*Selected passage:*
##########
The hybrid method differs from the baseline in the use of one set of data (from Twitter) to learn the class assignments and another set of data to learn the word and class probabilities (Babel data). We used two baselines to compare our hybrid method with the traditional approach as applied to both the Twitter data and the Babel data respectively. As before, the Twitter data for these experiments has been concatenated with the in-domain data.
In Table III we list the perplexity of the class language models on the held-out in-domain data. For each of the three languages, the hybrid method has a substantially lower perplexity than either of the baselines. The average perplexity improvement is more than 10%. This validates our hypothesis that the word classes learned from the Twitter data would generalize well.
|Model||Babel||Babel + Twitter|
|Word + Class||239||199|
It is also important to look at what happens when we interpolate the class LM with the word based LMs from Section IV-B. Specifically we were interested in finding whether there is an advantage in interpolating the class n-gram model with our word-based language models and how much each language model contributes to the result. Table IV lists the perplexities of each of the individual LMs and the combination LM for Turkish. Although the class-based LM by itself is worse than the Twitter word-based LM, the word + class combination LM is substantially better than any of the individual models. In the interpolated combination, the class LM received 38% of the weight and the Babel + Twitter word LM received 62% of the weight. Using the same technique of combining a word LM with a class LM without the Twitter data gives only a small 3% reduction in perplexity. The 19% reduction in perplexity over the Babel word trigram model, obtained by the Twitter word+class combination LM, comes from the superior class assignments learned on the Twitter data.
Similar perplexity reductions were achieved by the combination LMs for Bengali, Tamil, and Zulu. (See Table V.) Tamil, whose 15% perplexity improvement is the least of all the languages, is still twice the improvement obtained in the initial experiment from Table II. For Zulu, the initial experiments failed to give much of an improvement in perplexity but using the class LMs a strong perplexity reduction of 19% was obtained. This is in spite of the relatively small amount of Twitter data available in these two languages.
V Using Social Information to Prioritize Data Collection
Due to the strong relationship between the amount of available Twitter data and the LM perplexity (see Figure 1), it is desirable to have as much useful data as possible. After obtaining an initial download of Twitter data in response to the selected queries, it is possible to expand our search across social connections. Adding the social connections of the already downloaded users to the download queue will allow us to discover new content when our source of seed queries is exhausted. However, any attempt at crawling the Internet will quickly run into the problem that the rate of growth of the download queue far exceeds the rate at which it can be processed. For example, after processing the first 4,000 Tamil speaking Twitter users there were 200,000 additional users in the queue. Internet search engines deal with this problem by prioritizing the queue such that the most important or useful pages are visited first . If such a strategy were not employed, many useful pages would be so far back in the queue that they would effectively never be reached. Such concerns are even more relevant when the data is accessed through an API that places limits or costs on each request. In this section, we look at the feasibility of applying queue ranking methods to our task.
##########
*Material:*
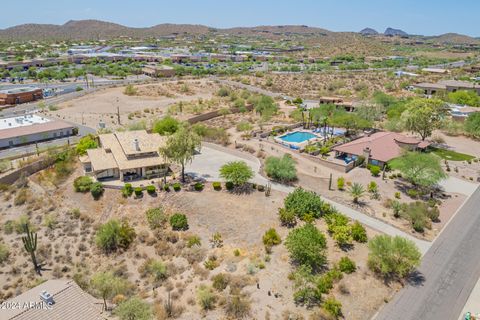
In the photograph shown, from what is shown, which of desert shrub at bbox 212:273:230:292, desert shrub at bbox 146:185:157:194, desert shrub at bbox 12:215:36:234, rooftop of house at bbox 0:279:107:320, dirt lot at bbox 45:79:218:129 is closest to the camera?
rooftop of house at bbox 0:279:107:320

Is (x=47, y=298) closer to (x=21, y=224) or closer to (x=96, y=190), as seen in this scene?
(x=21, y=224)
##########
*Objectives:*
A. In the passage on language models, what share of the interpolation weight did the class LM receive in the Turkish combination?
B. Repeat the passage on language models word for word, from "Similar perplexity reductions" up to and including "these two languages.".

*Answers to the tasks:*
A. 38%

B.
Similar perplexity reductions were achieved by the combination LMs for Bengali, Tamil, and Zulu. (See Table V.) Tamil, whose 15% perplexity improvement is the least of all the languages, is still twice the improvement obtained in the initial experiment from Table II. For Zulu, the initial experiments failed to give much of an improvement in perplexity but using the class LMs a strong perplexity reduction of 19% was obtained. This is in spite of the relatively small amount of Twitter data available in these two languages.